[[ SUPPLIED MATERIAL open ]]

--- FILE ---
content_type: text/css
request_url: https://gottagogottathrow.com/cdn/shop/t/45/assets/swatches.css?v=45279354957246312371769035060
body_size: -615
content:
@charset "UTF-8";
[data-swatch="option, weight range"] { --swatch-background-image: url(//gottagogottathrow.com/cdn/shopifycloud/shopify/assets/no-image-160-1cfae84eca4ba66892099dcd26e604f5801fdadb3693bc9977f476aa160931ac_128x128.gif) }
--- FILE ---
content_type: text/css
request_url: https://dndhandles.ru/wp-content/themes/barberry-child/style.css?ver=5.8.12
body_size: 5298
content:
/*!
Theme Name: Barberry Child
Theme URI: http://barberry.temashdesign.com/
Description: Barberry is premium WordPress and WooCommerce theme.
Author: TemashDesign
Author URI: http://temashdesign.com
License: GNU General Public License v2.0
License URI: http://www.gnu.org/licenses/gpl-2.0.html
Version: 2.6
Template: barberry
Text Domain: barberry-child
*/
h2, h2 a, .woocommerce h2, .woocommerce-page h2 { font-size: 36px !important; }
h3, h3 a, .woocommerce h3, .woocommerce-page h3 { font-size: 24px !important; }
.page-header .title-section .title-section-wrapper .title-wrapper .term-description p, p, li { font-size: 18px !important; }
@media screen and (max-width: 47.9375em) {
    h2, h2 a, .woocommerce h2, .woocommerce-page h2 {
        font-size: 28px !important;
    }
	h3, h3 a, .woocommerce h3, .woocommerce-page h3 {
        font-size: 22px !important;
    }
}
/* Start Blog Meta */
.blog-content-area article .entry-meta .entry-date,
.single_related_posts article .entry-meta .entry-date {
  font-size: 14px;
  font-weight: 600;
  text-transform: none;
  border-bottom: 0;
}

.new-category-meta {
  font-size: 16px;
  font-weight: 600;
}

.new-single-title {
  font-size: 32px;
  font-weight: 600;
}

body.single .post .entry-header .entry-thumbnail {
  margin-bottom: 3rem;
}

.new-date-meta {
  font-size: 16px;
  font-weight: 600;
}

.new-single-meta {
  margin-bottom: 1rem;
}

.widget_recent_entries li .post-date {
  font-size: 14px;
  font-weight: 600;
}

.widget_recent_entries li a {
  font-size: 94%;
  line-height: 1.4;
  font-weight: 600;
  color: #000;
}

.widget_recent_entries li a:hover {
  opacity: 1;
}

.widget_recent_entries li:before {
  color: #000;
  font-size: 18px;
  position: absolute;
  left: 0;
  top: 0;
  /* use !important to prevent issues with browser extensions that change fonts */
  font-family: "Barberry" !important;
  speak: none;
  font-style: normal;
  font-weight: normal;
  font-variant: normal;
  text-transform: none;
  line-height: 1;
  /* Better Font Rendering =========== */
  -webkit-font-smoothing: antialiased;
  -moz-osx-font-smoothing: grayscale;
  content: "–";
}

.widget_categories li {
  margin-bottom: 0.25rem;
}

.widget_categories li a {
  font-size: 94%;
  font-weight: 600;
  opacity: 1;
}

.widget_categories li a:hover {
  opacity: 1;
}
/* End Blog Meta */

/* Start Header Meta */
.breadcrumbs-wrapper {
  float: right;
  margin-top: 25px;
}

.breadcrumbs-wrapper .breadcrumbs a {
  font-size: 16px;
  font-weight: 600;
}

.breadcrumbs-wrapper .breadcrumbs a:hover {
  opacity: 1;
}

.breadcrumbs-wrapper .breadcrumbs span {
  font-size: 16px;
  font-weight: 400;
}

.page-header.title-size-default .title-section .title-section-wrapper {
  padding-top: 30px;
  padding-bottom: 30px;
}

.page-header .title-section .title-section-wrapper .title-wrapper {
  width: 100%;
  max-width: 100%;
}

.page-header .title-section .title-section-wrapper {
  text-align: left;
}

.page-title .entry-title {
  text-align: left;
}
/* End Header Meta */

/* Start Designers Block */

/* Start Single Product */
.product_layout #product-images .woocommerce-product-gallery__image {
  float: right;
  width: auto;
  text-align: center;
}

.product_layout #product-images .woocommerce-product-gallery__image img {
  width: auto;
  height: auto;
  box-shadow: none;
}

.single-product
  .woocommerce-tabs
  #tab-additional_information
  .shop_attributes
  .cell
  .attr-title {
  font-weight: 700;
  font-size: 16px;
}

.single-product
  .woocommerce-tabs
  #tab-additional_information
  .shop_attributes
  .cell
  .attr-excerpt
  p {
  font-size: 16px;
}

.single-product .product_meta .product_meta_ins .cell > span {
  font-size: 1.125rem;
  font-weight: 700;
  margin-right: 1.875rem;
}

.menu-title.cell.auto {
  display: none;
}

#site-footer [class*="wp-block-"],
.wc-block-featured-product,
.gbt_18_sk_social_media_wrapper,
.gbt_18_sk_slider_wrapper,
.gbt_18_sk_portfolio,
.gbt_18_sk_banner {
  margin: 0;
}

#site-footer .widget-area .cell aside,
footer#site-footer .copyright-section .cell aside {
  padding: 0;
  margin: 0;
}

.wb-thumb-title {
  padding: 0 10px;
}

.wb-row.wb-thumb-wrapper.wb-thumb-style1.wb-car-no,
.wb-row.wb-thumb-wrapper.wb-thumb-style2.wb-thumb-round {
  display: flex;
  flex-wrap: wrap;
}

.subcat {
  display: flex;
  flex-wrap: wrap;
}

[[ SUPPLIED MATERIAL closed ]]
[[ SUPPLIED MATERIAL open ]]

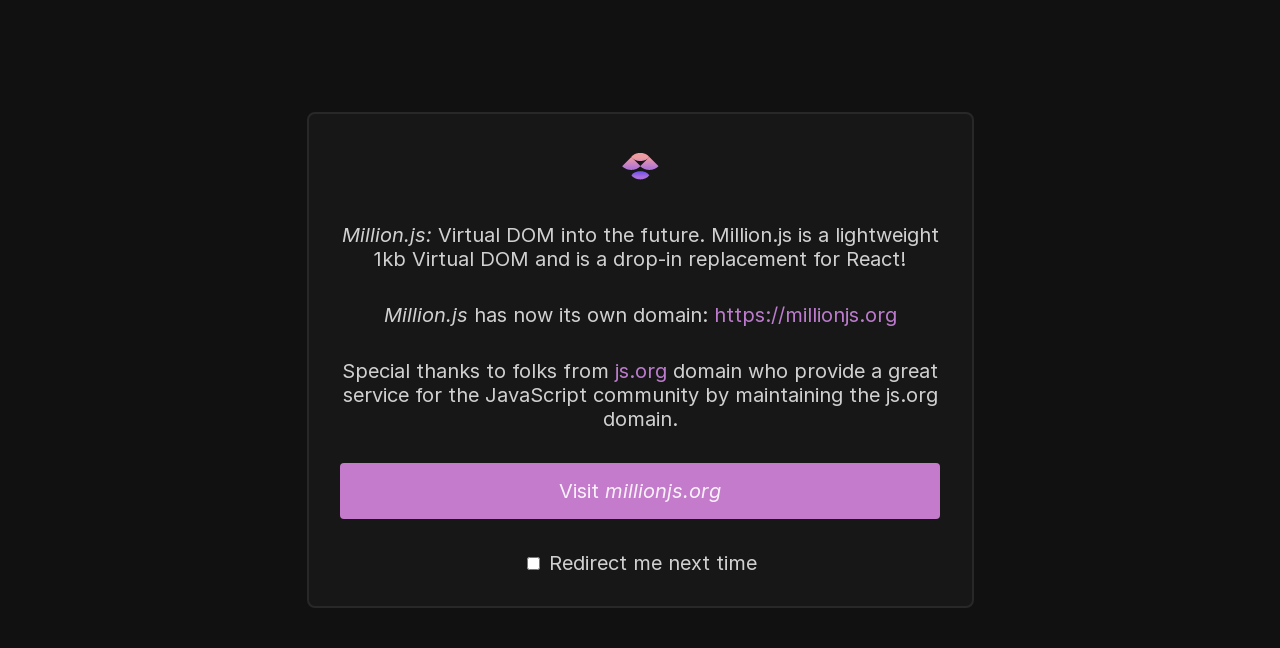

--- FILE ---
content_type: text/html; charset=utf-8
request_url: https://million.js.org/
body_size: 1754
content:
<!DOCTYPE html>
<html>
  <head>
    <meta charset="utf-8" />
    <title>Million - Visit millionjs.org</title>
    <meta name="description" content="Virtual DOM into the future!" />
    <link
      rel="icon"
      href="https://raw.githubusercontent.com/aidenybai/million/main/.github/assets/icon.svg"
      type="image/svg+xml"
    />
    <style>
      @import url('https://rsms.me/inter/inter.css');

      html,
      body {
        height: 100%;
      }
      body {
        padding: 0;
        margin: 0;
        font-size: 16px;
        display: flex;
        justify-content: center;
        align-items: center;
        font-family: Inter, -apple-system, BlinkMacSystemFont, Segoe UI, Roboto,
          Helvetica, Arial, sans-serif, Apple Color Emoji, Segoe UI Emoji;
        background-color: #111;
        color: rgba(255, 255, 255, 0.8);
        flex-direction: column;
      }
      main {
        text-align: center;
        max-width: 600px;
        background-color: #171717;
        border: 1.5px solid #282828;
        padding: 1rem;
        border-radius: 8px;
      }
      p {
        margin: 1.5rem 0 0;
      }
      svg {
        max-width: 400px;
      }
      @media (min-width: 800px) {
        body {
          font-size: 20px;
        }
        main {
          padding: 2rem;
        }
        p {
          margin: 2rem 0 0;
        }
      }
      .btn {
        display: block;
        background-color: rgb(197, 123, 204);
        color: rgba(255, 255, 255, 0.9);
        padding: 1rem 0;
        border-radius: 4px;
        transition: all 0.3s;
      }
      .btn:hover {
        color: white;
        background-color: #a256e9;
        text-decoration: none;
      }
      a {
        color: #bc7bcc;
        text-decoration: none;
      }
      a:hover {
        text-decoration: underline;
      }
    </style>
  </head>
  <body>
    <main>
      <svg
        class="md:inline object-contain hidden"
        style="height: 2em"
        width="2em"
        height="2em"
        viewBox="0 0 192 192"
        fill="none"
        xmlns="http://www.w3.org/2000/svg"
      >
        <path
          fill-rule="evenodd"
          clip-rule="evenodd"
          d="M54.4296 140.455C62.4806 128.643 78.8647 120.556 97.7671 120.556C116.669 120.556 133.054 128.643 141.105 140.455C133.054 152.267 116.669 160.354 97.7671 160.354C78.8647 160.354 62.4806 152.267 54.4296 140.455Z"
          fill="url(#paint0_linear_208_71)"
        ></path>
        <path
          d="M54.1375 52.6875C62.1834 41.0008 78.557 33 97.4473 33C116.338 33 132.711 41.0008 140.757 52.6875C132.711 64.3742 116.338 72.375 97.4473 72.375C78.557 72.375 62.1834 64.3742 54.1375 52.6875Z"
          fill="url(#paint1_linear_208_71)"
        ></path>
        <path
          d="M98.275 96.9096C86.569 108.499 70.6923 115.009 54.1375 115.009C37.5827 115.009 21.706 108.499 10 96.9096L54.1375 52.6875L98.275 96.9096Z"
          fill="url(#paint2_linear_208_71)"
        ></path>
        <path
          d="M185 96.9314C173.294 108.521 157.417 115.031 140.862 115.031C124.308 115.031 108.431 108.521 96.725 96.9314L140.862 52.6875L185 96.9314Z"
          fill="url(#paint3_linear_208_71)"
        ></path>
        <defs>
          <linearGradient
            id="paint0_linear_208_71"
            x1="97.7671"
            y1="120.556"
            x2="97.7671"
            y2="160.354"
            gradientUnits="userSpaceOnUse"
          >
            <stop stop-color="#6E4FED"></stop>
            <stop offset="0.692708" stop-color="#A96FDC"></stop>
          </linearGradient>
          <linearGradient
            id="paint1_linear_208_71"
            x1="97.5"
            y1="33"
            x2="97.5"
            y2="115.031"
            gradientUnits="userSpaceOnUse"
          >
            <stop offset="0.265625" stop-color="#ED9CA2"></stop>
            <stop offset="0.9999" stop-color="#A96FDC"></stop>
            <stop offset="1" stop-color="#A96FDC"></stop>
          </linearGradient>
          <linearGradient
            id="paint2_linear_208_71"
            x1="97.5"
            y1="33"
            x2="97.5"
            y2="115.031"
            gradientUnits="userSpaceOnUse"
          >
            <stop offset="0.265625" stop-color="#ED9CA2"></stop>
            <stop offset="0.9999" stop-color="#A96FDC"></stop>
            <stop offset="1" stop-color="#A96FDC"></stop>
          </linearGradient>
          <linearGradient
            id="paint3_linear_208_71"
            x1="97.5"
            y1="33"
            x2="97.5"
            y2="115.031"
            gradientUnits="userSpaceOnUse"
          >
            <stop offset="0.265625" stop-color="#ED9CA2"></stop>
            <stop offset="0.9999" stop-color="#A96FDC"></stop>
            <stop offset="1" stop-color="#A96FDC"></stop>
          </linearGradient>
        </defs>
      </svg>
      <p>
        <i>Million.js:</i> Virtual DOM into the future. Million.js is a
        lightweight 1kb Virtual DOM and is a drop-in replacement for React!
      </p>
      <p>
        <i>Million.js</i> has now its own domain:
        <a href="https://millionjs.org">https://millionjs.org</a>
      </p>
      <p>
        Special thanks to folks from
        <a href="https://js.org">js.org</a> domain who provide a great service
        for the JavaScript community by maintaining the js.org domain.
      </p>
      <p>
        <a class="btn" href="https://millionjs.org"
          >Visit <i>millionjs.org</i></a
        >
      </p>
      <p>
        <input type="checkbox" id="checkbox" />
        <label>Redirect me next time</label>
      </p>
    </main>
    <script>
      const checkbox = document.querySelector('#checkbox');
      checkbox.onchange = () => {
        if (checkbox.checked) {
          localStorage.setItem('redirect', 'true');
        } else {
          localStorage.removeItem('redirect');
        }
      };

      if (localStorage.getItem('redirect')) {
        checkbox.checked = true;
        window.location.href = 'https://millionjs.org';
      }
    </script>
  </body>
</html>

[[ SUPPLIED MATERIAL closed ]]
[[ SUPPLIED MATERIAL open ]]

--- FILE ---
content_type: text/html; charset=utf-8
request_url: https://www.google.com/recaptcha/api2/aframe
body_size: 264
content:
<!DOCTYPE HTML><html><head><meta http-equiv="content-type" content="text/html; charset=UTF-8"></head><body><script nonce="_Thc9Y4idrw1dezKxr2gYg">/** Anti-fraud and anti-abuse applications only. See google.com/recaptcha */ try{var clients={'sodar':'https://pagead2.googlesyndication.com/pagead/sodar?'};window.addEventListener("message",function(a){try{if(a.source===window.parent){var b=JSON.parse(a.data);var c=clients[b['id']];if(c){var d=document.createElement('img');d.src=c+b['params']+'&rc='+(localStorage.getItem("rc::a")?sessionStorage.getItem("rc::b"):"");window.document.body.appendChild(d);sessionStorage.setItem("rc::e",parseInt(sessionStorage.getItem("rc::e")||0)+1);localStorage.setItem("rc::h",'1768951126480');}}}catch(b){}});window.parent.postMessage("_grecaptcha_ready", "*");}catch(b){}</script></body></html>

[[ SUPPLIED MATERIAL closed ]]

• _ASSIGNMENT_
Each line in the data that holds the string "area" needs to be copied.

• _WRITTEN SOLUTION_
.blog-content-area article .entry-meta .entry-date,
#site-footer .widget-area .cell aside,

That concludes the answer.